LINEは7月15日、前日(現地時間)のニューヨーク証券取引所に続き、東京証券取引市場第一部へ上場した。これに合わせ同日、メディア向けの記者会見を開催した。

LINE株式会社 代表取締役社長 出澤剛氏

代表取締役社長 出澤氏は同社が上場した理由について「透明性・信頼性を高めること」「成長への投資」の2点を挙げた。また、米国でも同時に上場したことについては「世界でのLINEのプレゼンスを上げる」ためと説明。アジアの成長が世界から注目されていることや、米国の最先端技術に触れ、GoogleやFacebookといったインターネットジャイアントと同じ枠の中で競争することが重要だと述べた。

月間利用者の6割以上を主要4カ国が占める

DAU/MAU比率が高いことも特徴

LINEの月間ユーザー数(MAU)は現在全世界で2億1,800万人。同社は2015年よりアジア地域、特に日本・台湾・タイ・インドネシアの4カ国にフォーカスしたサービス展開を行っている。この4カ国における現在のMAUは1億5,200万人に上り、2016年3月時点で前年比23%と順調に成長を続けている。また、デイリーユーザー数(DAU)の比率が日本では8割を超えるなど非常に高いことも挙げられた。スマートフォンユーザーにとって、インターネットの入り口がメッセンジャーアプリになるりつつある。

LINEはメッセンジャーを入り口としたポータルサービスへ

これを踏まえたこれからの事業展開の方向性について、出澤氏は「スマートポータル」という言葉を挙げた。これは、音楽・動画・マンガ等のコンテンツ・プラットフォーム、決済・交通・フード等のライフ・プラットフォームからなるもので、「SNSというよりも、PC時代の非常に強かったポータルサービスにイメージが近い」という。

広告・コンテンツを中心に、メッセージングサービスでは数少ないマネタイゼーションに成功

ポータル戦略でユーザとの接点が増加すれば、収益化の推進も一層の進化を期待できる。2015年には1,200億円の売上を計上。その30%は海外が占める。売上のうち大きな割合を占めるのは広告とコンテンツ(ゲーム)だ。さらに新たな収益の柱になる事業として、昨年末よりパフォーマンス型広告を導入しLINEタイムラインで先行して展開。6月に正式にサービスをリリースし、現在はLINEニュースにも投入されている。LINE LIVE、LINEブログといったメディアサービスも伸びており、売上の拡張性が見込めるとした。
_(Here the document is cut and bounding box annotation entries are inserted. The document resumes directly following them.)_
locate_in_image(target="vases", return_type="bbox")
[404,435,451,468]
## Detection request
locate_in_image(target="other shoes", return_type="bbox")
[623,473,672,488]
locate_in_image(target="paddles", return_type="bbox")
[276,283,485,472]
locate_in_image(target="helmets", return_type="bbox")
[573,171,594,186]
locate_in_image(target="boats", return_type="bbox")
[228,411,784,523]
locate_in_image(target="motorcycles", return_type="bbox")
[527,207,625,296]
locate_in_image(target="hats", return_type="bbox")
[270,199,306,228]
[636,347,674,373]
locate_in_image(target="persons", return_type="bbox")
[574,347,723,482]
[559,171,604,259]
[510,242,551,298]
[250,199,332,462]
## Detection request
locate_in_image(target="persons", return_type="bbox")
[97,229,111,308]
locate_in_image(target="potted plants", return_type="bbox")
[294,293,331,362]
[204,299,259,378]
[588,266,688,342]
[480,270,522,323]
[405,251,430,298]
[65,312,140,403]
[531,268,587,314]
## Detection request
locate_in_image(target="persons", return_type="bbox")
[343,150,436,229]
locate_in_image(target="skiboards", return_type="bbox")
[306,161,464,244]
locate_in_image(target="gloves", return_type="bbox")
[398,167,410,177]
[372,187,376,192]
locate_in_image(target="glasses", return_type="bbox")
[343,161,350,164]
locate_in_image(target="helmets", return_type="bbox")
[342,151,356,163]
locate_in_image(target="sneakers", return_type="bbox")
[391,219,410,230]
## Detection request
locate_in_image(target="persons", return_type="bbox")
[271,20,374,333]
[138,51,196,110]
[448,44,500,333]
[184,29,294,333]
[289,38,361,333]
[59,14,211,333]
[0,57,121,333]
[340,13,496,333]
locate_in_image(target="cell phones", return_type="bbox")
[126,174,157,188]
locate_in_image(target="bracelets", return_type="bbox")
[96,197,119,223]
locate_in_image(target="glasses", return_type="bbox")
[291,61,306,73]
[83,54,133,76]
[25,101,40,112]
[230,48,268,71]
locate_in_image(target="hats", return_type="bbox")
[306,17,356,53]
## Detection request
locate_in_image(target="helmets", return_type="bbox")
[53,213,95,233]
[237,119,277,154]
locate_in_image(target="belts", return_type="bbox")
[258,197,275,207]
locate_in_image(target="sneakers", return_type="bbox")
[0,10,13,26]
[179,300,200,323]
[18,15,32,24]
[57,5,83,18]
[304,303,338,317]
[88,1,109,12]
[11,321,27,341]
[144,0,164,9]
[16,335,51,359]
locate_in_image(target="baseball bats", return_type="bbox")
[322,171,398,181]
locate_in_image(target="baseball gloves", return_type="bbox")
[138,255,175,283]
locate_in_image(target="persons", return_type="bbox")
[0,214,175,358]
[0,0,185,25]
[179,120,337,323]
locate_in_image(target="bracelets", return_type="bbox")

主要4カ国でスマートポータルの完成を先行させ、次のタイミングを狙う

今後の成長戦略については、まずフォーカスする4カ国でのスマートポータル完成を目指す。その上で出澤氏は「次の波」を狙っていくと述べた。

「スマートフォンメッセンジャーの世界での陣取り合戦はほぼ終わり、この状況で新しいエリアへの展開は成功確率が低い。今海外での主流はメッセンジャーに特化したコミュニケーション型のものと言われているが、それは通信環境やデータプランに依存している面がある。近い将来、各国の通信環境が向上して、データを使うことに対する許容度が上がってくれば、スマートポータルが次の大きな波になる」(出澤氏)

誤送信の経験について問われ「無くはない」と回答

続いて出澤氏は記者団からの質問に答え、メッセンジャーの機能について、誤送信したメッセージの削除機能は「可能性はあると思っている。議論していないわけではないが、ただやる・やらないはまだ決まっていない」と述べた。

今年3月に発表された「LINEモバイル」のサービス開始については、今秋サービス開始となる見通しを示した。独自の端末販売や販売のための実店舗設置は行わないという。

また、スマートポータル実現のためパートナー企業向にプラットフォームを提供するためのAPIを整備し、つなぎやすい仕組みを「ちょうど今、仕上げている」ことを明らかにした。これも今秋より提供される予定。個別の事例では、トランスコスモスとのジョイントベンチャーによりコールセンターでラインを使うプロジェクトを進めていることを挙げた。

この日の終値は4,345円で、時価総額は9,100億円余り。今年最大の新規上場となった。